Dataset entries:
*-*-*
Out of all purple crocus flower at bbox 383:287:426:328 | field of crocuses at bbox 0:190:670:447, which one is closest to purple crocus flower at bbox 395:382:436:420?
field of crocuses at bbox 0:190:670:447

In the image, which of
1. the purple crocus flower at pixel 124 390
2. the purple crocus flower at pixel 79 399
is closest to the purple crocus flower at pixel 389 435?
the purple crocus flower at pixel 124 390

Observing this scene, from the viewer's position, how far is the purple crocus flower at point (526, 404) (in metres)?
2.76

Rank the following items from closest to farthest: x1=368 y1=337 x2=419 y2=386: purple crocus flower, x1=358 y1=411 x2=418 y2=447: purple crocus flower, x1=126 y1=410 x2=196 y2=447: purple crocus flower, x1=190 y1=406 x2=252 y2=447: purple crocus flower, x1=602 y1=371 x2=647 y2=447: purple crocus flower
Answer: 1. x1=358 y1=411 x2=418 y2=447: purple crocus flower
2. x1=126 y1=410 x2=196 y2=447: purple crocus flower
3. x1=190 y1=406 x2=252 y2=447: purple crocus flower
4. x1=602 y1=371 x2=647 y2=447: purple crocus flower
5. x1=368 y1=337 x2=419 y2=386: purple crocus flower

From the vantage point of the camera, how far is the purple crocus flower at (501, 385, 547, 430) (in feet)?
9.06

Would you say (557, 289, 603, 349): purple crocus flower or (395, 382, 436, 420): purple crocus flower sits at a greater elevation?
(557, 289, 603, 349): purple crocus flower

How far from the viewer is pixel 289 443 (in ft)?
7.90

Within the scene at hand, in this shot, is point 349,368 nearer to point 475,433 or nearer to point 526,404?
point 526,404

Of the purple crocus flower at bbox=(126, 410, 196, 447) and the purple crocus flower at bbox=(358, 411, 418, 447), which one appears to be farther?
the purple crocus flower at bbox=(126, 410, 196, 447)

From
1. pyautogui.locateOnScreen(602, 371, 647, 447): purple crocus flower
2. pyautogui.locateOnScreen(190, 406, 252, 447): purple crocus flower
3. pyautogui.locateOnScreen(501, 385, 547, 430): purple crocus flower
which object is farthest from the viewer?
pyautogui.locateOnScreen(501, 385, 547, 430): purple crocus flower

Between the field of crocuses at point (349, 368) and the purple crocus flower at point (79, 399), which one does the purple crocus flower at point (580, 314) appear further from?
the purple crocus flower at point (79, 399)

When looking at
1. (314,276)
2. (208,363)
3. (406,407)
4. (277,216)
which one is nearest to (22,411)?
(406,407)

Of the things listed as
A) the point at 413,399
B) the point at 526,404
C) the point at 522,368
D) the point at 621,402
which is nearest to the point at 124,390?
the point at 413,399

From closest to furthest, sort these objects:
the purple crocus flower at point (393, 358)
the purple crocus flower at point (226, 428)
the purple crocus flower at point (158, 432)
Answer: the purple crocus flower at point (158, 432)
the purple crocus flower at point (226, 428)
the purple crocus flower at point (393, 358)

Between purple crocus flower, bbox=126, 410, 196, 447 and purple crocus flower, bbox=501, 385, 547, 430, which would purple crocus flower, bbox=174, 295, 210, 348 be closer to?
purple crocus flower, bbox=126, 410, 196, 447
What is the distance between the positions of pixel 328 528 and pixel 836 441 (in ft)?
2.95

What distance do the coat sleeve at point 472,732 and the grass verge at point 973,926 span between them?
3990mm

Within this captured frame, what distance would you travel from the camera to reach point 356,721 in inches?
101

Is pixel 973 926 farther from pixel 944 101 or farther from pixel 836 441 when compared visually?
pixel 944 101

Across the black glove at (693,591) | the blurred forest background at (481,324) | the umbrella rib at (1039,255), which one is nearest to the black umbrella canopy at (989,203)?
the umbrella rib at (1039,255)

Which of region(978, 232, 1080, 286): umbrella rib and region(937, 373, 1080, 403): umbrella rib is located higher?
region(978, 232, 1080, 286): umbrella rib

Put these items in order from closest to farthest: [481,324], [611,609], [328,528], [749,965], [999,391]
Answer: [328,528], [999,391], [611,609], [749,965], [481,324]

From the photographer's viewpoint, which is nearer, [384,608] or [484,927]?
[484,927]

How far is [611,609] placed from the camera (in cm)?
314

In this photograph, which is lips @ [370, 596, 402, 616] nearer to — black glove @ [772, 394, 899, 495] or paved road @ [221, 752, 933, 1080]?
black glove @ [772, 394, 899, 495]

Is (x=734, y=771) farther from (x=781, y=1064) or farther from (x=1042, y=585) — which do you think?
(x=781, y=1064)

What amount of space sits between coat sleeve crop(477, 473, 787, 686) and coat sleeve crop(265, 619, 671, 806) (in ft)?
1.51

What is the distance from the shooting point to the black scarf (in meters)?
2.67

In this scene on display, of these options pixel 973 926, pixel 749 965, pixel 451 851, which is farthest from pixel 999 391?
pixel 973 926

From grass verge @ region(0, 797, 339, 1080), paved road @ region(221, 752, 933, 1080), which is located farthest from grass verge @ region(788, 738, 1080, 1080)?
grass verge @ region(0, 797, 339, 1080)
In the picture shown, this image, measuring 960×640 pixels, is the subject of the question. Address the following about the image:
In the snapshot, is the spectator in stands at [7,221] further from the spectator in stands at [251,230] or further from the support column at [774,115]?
*-*-*
Copy out, unchanged, every line from the one containing "In this scene" down to the last of the lines above, including both of those.

RESPONSE TO THE EXERCISE »
In this scene on display, of these options pixel 973 926, pixel 749 965, pixel 451 851, which is farthest from pixel 999 391?
pixel 973 926

From grass verge @ region(0, 797, 339, 1080), paved road @ region(221, 752, 933, 1080), which is located farthest from grass verge @ region(788, 738, 1080, 1080)?
grass verge @ region(0, 797, 339, 1080)
In the picture shown, this image, measuring 960×640 pixels, is the subject of the question. Address the following about the image:
In the snapshot, is the spectator in stands at [7,221] further from the spectator in stands at [251,230] or further from the support column at [774,115]?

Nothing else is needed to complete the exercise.